FBI Agent Pete Ahearn, who appeared with Mr. Bush onstage at the Kleinhans Music Hall, endorsed the expansion of law enforcement powers and defended the original Patriot Act, which is set to expire in 2005. He said that before the law’s passage in 2001, “We were fighting with one arm tied behind our back.”
The agent defended the law against critics who say it erodes constitutional protections.
“So many in this room have sworn to uphold and defend the Constitution of this country,” he told Mr. Bush onstage. “The Patriot Act is a law; the Patriot Act has the judicial oversight.
“The rules are there. We follow the rules,” he added. “The last time I checked, the terrorists don’t have the rules that we have and don’t have to play by them.”
One of the rules Mr. Bush wants to change is a law that bars judges from denying bail to suspected terrorists.
“It’s hard to assure the American people that we’ve given tools to law enforcement that they need if somebody has gone through all the work to chase down a potential terrorist, and they haul them in front of a court and they pay bail, and it’s adios,” he said.
“It just doesn’t make any sense,” he added. “The Patriot Act needs to be renewed and the Patriot Act needs to be enhanced.”
Democratic presidential candidate Sen. John Kerry of Massachusetts voted for the original Patriot Act in the Senate, but later became a critic, warning: “We are a nation of laws, not a knock in the night.”
Yesterday, the Kerry campaign issued a statement further criticizing the Patriot Act.
“The president is trying to rewrite history to show that the Patriot Act has been a cure-all for the intelligence failures that were exposed by the 9/11 attacks,” the statement said. “But the record shows that the Patriot Act has actually failed to solve information-sharing problems and that George Bush’s security policies may have actually hurt, rather than helped, intelligence efforts.”
The White House said the Patriot Act paved the way for the successful prosecution of the “Lackawanna Six,” a group of Yemeni-Americans from the Buffalo suburb of Lackawanna who pleaded guilty to aiding al Qaeda.
“The Patriot Act helped in breaking up the Lackawanna Six terrorist cell,” White House press secretary Scott McClellan said. “The Patriot Act played an important role in helping to break down the wall between the criminal investigation and the intelligence investigation that was going on there.”
Mr. Ahearn added: “Even after the Lackawanna case, the Patriot Act provisions helped us.

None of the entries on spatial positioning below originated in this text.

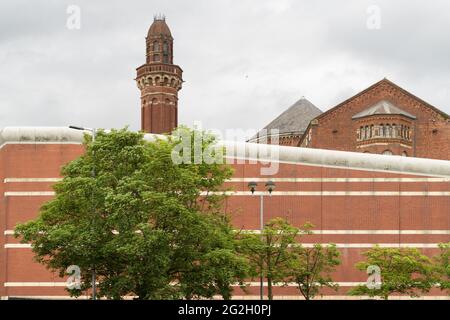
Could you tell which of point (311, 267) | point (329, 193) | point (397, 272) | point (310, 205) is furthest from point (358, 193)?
point (397, 272)

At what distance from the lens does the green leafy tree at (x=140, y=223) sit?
2584 cm

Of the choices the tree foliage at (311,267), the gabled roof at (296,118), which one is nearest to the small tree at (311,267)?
the tree foliage at (311,267)

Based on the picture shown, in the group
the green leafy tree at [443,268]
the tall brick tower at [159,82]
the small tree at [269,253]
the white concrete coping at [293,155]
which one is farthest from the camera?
the tall brick tower at [159,82]

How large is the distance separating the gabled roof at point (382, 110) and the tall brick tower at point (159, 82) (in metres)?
25.2

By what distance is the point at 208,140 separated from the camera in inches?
1138

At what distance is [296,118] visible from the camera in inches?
3081

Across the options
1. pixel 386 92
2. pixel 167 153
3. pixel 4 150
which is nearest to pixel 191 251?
pixel 167 153

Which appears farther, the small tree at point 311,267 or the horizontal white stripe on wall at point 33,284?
the horizontal white stripe on wall at point 33,284

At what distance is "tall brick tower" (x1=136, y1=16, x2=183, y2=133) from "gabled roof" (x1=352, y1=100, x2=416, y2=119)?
25.2 meters

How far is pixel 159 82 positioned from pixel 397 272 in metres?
48.5

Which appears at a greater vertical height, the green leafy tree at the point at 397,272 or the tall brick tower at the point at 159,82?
the tall brick tower at the point at 159,82

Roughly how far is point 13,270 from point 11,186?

“We were able to share the intelligence from the grand jury, the information that we had there, and pass it to the [intelligence] community,” he added. “That led to many other things that were part of this investigation that were overseas.”
Mr. Bush said the testimonials of Mr. Ahearn and others demonstrate that “those who criticize the Patriot Act must listen to those folks on the front line of defending America.”
“The Patriot Act defends our liberty, is what it does, under the Constitution of the United States,” he said.
The president’s visit to Buffalo, which was protested by about 500 demonstrators, was followed by a fund-raiser in New York, where he brought in $3.75 million for the Republican National Committee.